1.1. « Les hommes d’aujourd’hui »

L’« Argument » par lequel s’ouvre Le Poème pulvérisé place celui-ci dans la continuité des œuvres de Char situées en regard de leur temps. On se souvient que la « Dédicace » de Placard pour un chemin des écoliers avait inauguré une telle forme d’historicisation des recueils : inscrite dans le temps de ses contemporains par la date de mars 1937, la « Dédicace » désignait en outre, pour la première fois, une temporalité de type historique à l’horizon de son discours. L’Argument n’a certes pas la forme d’allocution de la « Dédicace », qui s’adressait aux « enfants d’Espagne ». Mais on peut discerner dans la question initiale, « Comment vivre sans inconnu devant soi ? », un destinataire implicite dont le texte fait le témoin de sa dénonciation. Or celle-ci vise très explicitement ses contemporains, « les hommes d’aujourd’hui » :

‘Les hommes d’aujourd’hui veulent que le poème soit à l’image de leur vie, faite de si peu d’égards, de si peu d’espace et brûlée d’intolérance.’

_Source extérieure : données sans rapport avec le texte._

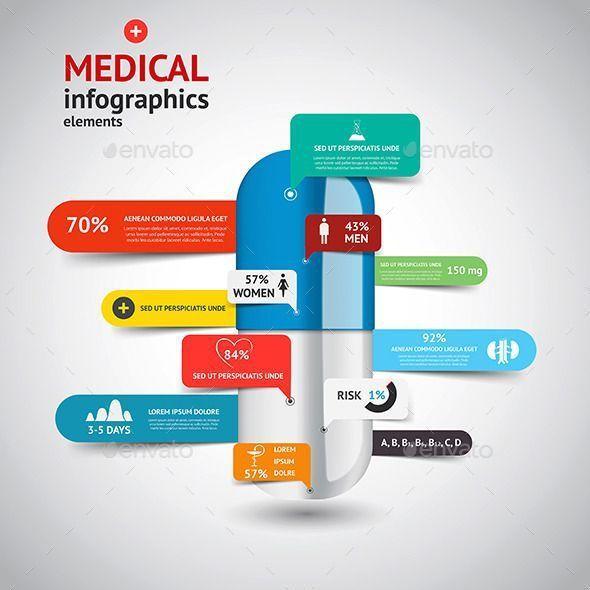 educational   educational   medical infographic   medical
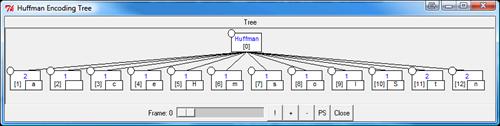 Huffman Encoding Tree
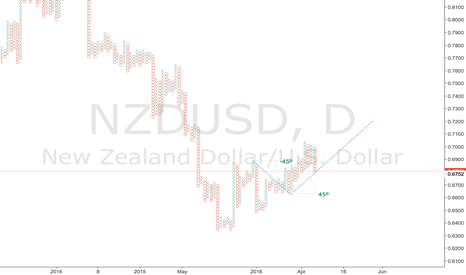 NZDUSD: NZDUSD - Approaching bullish support line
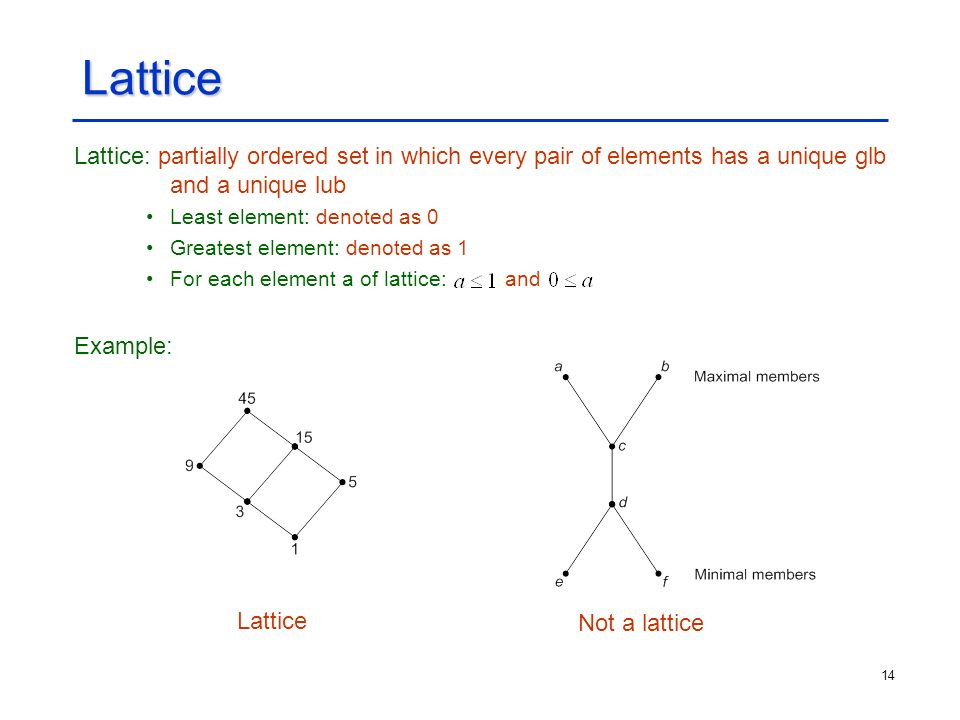 Sets relations and lattices ppt download lattice lattice partially ordered set in which every pair of elements has a unique glb ccuart Images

Conformément à une pratique qui va s’accentuer dans l’œuvre, les poèmes sont présentés comme inséparables de la « scène d’énonciation » 501 qui les porte. Le recueil, dans cet « Argument », « pose son énonciation » : contemporain d’une situation qu’il veut dénoncer, il s’adresse à un destinataire qu’il inclut dans son acte de dénonciation, et qu’il dissocie des « hommes d’aujourd’hui », comme il s’en dissocie lui-même. Dans cet « Argument », à l’instar de la « Dédicace » de Placard pour un chemin des écoliers, l’œuvre de Char désigne explicitement un contexte, dans lequel elle s’inscrit. Et en même temps qu’elle le désigne, elle en donne sa propre représentation.

C’est sur ce dernier point que l’on remarquera une différence importante entre les deux avant-dire. Le contexte de l’« Argument » ne possède plus l’horizon historique et la dimension d’affichage public qui caractérisaient la « Dédicace ». Celle-ci était tout entière tournée vers « l’espoir », dernier mot de l’allocution, et vers l’idée d’une justice de l’histoire. L’énonciation publique était suggérée par l’image du « placard », supposant une intervention directe dans l’espace social. Dans l’« Argument », la solitude de l’énonciateur est beaucoup plus grande. Le destinataire implicitement contenu dans la question initiale disparaît de la suite du texte. Là où, dans la « Dédicace », une alliance s’établissait et laissait deviner la perspective d’une lutte commune aux coénonciateurs, l’« Argument » fait place à une prise de distance entre le locuteur et un contexte étendu à l’ensemble des « hommes d’aujourd’hui ». Le poète se sépare de ses contemporains dont il stigmatise les insuffisances : intolérance, étroitesse, absence d’« égards », pulsion destructrice. Cette position, ainsi explicitement énoncée, est nouvelle dans l’œuvre poétique, depuis Placard.

Certes la nécessité de mettre le poème à distance est une des exigences continûment placées comme contrepoids à l’impératif, non moins constant, de répondre à son temps. L’Avant-monde et Partage formel forment de ce point de vue les deux pôles d’une poétique qui cherche à maintenir un équilibre entre la responsabilité face à l’histoire et le dégagement. Cependant ce dégagement ne recouvre pas ce qui s’énonce ici dans l’« Argument ». Une séparation, qui n’est pas une indifférence, ni un retrait, définit la nouveauté de ce texte. Ce qui a disparu, c’est une communauté de projet et l’implication d’un destinataire collectif. Toujours responsable devant son temps, le poème témoin, selon le verbe employé à la fin du texte, se dissocie en même temps de ses contemporains. Du même coup disparaît l’idée d’agir collectivement dans une histoire conçue comme résultat de l’action des hommes.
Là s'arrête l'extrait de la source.